Consider maintaining the current layout & major elements such as the bath shower, vanity and toilet in their current location, whilst replacing fixtures & fittings in order to reduce plumbing costs.
The choice of materials used for tiling & vanity finishes has a significant impact upon your budget, practicality, the look and feel of the space, as well as on the long term durability of surfaces; your designer can guide you, but ultimately the final decision will remain with you. In this instance, it’s about finding the right balance of priority for you between all these factors.
Custom made or off-the-shelf vanities? There is now a wide variety of ready-made vanities available from bathroom fixture suppliers in a range of sizes, styles and finishes to suit your needs. Custom made joinery comes into its own if you’re looking for something unique in terms of style, something to fit in a particular space, or want to include heaps of extra storage.
There is a distinct difference in the quality of fixtures available on the market.

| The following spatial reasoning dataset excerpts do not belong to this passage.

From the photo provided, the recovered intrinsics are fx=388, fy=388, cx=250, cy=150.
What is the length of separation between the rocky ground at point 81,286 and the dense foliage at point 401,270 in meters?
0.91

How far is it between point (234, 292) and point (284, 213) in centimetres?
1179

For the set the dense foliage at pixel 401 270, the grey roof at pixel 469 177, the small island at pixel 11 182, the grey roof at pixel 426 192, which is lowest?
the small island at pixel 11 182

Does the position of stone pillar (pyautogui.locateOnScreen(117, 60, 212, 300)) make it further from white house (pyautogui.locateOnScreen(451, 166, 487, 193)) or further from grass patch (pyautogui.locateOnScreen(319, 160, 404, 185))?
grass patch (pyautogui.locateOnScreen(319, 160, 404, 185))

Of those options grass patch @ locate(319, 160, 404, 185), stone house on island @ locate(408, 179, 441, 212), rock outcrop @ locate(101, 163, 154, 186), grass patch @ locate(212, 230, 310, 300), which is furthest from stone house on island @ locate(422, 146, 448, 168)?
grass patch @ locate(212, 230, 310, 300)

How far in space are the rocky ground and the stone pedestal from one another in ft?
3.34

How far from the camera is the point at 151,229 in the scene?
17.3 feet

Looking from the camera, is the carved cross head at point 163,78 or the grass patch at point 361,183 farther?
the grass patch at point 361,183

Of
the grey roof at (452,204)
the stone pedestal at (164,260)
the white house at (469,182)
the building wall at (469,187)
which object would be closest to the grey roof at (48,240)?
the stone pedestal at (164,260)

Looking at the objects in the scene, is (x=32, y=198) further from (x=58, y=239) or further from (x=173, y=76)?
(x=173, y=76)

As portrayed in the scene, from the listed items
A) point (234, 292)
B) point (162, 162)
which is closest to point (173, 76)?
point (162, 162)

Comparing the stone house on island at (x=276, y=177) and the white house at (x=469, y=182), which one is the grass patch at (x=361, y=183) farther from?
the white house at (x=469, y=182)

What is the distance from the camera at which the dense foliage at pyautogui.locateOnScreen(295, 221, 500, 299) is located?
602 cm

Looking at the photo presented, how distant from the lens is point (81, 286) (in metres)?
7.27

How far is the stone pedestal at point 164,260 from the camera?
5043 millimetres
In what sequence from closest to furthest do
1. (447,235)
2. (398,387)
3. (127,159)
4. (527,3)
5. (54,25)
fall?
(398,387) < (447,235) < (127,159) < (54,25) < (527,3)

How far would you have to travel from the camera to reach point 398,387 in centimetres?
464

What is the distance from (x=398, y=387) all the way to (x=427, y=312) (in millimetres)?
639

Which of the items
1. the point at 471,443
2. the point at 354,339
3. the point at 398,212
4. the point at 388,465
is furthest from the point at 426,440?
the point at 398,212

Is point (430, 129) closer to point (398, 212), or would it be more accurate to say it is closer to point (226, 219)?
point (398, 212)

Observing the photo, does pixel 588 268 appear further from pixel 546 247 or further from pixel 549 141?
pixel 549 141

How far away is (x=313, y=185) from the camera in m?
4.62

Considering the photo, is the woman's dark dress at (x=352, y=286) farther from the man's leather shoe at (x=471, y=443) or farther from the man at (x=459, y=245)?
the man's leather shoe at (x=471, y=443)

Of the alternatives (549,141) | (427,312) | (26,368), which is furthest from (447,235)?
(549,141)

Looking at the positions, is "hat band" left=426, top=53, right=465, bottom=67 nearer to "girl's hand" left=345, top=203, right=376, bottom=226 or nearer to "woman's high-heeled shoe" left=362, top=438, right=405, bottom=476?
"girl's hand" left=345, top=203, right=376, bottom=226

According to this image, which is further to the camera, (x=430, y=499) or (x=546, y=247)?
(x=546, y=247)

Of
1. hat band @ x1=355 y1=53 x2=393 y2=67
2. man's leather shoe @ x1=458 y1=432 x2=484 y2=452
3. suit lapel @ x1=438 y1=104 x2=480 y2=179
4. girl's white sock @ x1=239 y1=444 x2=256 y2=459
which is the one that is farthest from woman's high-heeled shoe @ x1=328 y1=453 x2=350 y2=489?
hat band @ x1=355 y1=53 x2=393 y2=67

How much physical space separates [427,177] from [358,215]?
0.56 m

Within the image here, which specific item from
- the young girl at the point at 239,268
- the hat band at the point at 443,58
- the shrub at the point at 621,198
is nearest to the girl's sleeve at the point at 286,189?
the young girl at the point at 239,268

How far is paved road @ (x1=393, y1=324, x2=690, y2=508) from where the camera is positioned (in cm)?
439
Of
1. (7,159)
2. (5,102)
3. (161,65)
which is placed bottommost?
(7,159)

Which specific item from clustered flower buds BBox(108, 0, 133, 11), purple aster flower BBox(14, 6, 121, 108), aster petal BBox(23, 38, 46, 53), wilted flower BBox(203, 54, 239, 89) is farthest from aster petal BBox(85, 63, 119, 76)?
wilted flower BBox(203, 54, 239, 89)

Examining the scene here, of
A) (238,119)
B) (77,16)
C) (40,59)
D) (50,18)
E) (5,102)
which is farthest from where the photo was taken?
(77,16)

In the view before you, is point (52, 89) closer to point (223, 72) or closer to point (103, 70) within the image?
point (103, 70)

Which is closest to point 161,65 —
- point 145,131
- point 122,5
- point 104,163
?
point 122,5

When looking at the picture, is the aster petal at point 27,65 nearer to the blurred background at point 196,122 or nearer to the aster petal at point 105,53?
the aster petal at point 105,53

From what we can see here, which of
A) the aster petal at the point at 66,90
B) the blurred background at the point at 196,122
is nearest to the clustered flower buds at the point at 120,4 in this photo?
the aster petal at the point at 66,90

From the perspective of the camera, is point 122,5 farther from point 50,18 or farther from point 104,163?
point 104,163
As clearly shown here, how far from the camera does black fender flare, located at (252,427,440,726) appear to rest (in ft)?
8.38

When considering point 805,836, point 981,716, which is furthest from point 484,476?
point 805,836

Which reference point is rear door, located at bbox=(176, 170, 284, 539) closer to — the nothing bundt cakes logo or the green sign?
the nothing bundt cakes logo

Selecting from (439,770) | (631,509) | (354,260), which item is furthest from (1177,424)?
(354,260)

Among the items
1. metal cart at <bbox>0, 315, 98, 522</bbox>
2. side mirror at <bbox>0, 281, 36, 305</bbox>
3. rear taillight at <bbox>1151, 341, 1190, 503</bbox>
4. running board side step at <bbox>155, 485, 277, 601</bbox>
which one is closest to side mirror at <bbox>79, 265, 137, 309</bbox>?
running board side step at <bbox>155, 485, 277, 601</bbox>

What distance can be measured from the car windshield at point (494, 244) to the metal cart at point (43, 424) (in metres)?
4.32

Consider not only the price point, but if you have to replace items such as tapware in future, may have to replace all the tap ware in the room if consistency of look is important to you, and good tapware can be expensive. Another example are baths – they can vary greatly in cost & quality also; they may look very similar, but a good bath will maintain water temperature for longer than a budget driven option.
When considering grout, there are 2 distinct types: standard and epoxy. Standard grout is cheaper to install, however this is not something you should consider as a way to budget in your bathroom. Consider using epoxy grout in the bathroom; while it is more costly to install (it takes longer to install due to the nature of the product), you’ll end up with a much better wearing, longer lasting and easier to clean finish. See this blog post for my personal experience in this.
Carefully consider your long term goals before reusing existing elements, fixtures or fittings in a new design. Designers, builders and contractors may be able to reuse various items, however will not take any responsibility if things go wrong; for example if the item is old, and breaks not long after reinstallation, or is not quite compatible with the design, or if installation & maintenance information is no longer available for that item. You may find yourself paying more to rectify the situation. Is the risk worth the cost saving?